This is a little experiment to use CPU performance monitoring counters to find out what limits the maximum performance of PyTorch Neural Networks when running on a CPU.

The experiment was carried out in the following way:

  1. Performance metrics were calculated as described in the post describing counting PMU events in Python and the post applying this to PyTorch.

  2. Measurements were made for all torchvision models, and repeated 10 times to obtain an average. The variety of models is used in order to have a range of algorithms so that the limiting factor becomes more apparent.

  3. Measurements were made in input data of dimensions 3x244x244

  4. Measurements were made on a an Intel Xeon CPU E5-2630 v2 running at 2.60GHz

  5. Measurements were run in single-thread mode:

     torch.set_num_threads(1)
    
  6. In the plots below only every third model is labelled to avoid overcrowding the plot.

The following plot shows the FLOPS performance versus L1 cache miss rate for all of the models:

pytorch perf L1

It can be seen that FLOPS rate is positively correlated with the miss rate showing that it very unlikely L1 cache misses limit performance.

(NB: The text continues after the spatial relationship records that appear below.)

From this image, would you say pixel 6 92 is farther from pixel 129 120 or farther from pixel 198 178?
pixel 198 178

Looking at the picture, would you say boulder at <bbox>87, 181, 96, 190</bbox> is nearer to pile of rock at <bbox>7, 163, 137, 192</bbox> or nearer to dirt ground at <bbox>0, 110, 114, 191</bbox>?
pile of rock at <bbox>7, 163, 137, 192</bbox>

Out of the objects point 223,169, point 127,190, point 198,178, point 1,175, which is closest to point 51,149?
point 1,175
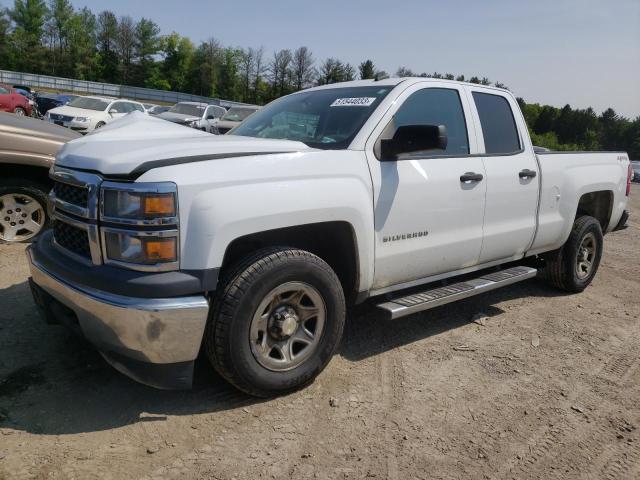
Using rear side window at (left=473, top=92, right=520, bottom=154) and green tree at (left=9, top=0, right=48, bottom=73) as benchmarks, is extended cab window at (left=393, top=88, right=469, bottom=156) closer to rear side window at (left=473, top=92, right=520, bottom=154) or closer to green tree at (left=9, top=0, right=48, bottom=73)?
rear side window at (left=473, top=92, right=520, bottom=154)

The following plot shows FLOPS performance versus L3 cache misses:

pytorch perf L3

Over most of the plot the correlation is not strong, but where there appears to be some correlation it is again positive.

The following shows FLOPS rate versus branch instruction rate:

pytorch perf BR

Here we can see evidence of a limiting factor: the FLOPS rate is negatively correlated with the branch instruction rate. In other words, models with (relatively) lots of branching are slower than models with few branches.

Summary

This quick experiment suggests that computational performance, on CPUs, of the neural network models considered here is limited by the branching logic in them rather than memory bandwidth or total floating point capacity.